Por: Monseñor César Alcides Balbín Tamayo, Obispo de Cartago
El evangelio de hoy se abre con una anotación importante, para comprender todo el Evangelio de Lucas: cuando se iba cumpliendo el tiempo de ser llevado al cielo, Jesús tomó la decisión de ir a Jerusalén. Lucas ha organizado gran parte de los dichos de Jesús, de los cuales tenía conocimiento, a lo largo del camino que de Galilea lo lleva a Jerusalén. Es claro para él que Jesús se dirige hacia la Pascua. Es el anuncio de su éxodo, ya anunciado en el pasaje de la Transfiguración (Lc 9,31).
Al comienzo de este evangélico se encuentra un hecho lamentable que es el desprecio de los samaritanos, cuando en algunas ocasiones él mismo los había puesto como ejemplo, como en los pasajes del buen samaritano y de la samaritana.
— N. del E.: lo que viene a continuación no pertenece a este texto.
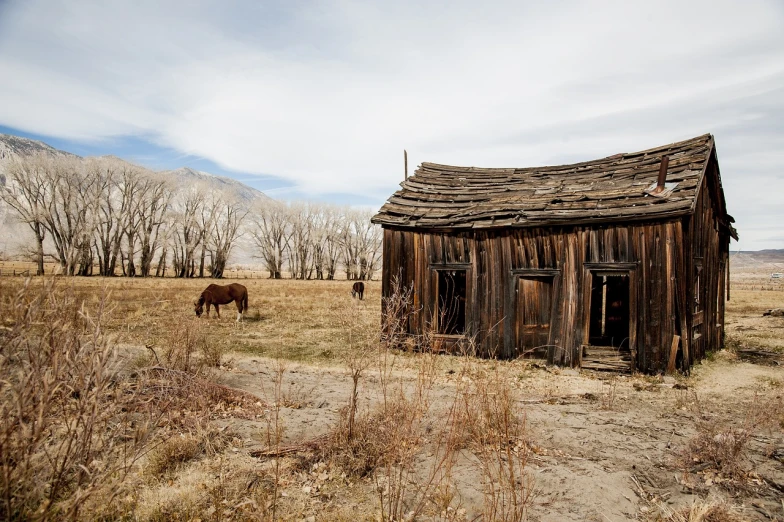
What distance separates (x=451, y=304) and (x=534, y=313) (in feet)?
11.9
Sin embargo, el peso mayor está en la segunda parte, en la serie de tres llamadas de Jesús, donde cada una comienza con el verbo «seguir»: te seguiré… Sígueme… Te seguiré.
La última de estas llamadas está en contraste con la de Eliseo por parte de Elías, que hemos escuchado en la lectura del Antiguo Testamento, de donde se puede colegir que cuando es Dios quien llama no hay espacio para volver atrás. La llamada de Jesús es de más autoridad y más urgente que la de Elías. La llamada de Jesús es más comprometedora. Tal es el caso de la llamada a los primeros discípulos que dejándolo todo, le siguen (Mc, 1,16ss).
En este contexto vocacional de la liturgia de la Palabra de hoy, es necesario clarificar que la reflexión no se circunscribe al mero ámbito de la vida sacerdotal y religiosa. Hay una vocación fundamental que es de todos y para todos. Es necesario redescubrir qué cosa significa el hecho de que, en el Nuevo Testamento, los creyentes en Cristo, somos designados con el nombre de «llamados». Un solo cuerpo, un solo espíritu, como una sola es la esperanza a la cual estamos llamados, como dice san Pablo en la carta a los efesios (4,4).
La Iglesia a lo largo de los siglos nos ha hecho comprender la grandeza de tres principales vocaciones: la vida laical o secular, al sacerdocio y la vida religiosa. Sin embargo, es necesario reafirmar que la única vocación y que es infinitamente más importante y nos distingue de los demás, es que somos discípulos de Cristo.
Por ello a cada uno se le impone el grave deber de descubrir esta propia vocación, el momento de la llamada, el objeto de la misma, para qué somos llamados. De manera activa debemos reflexionar, de tal forma que nos sintamos inmersos en la Iglesia, pueblo elegido para estar con él y con los demás.
Aprovechemos la ocasión que la celebración de hoy nos presenta para reflexionar con alegría, pero con seriedad en nuestra condición de llamados, de convocados.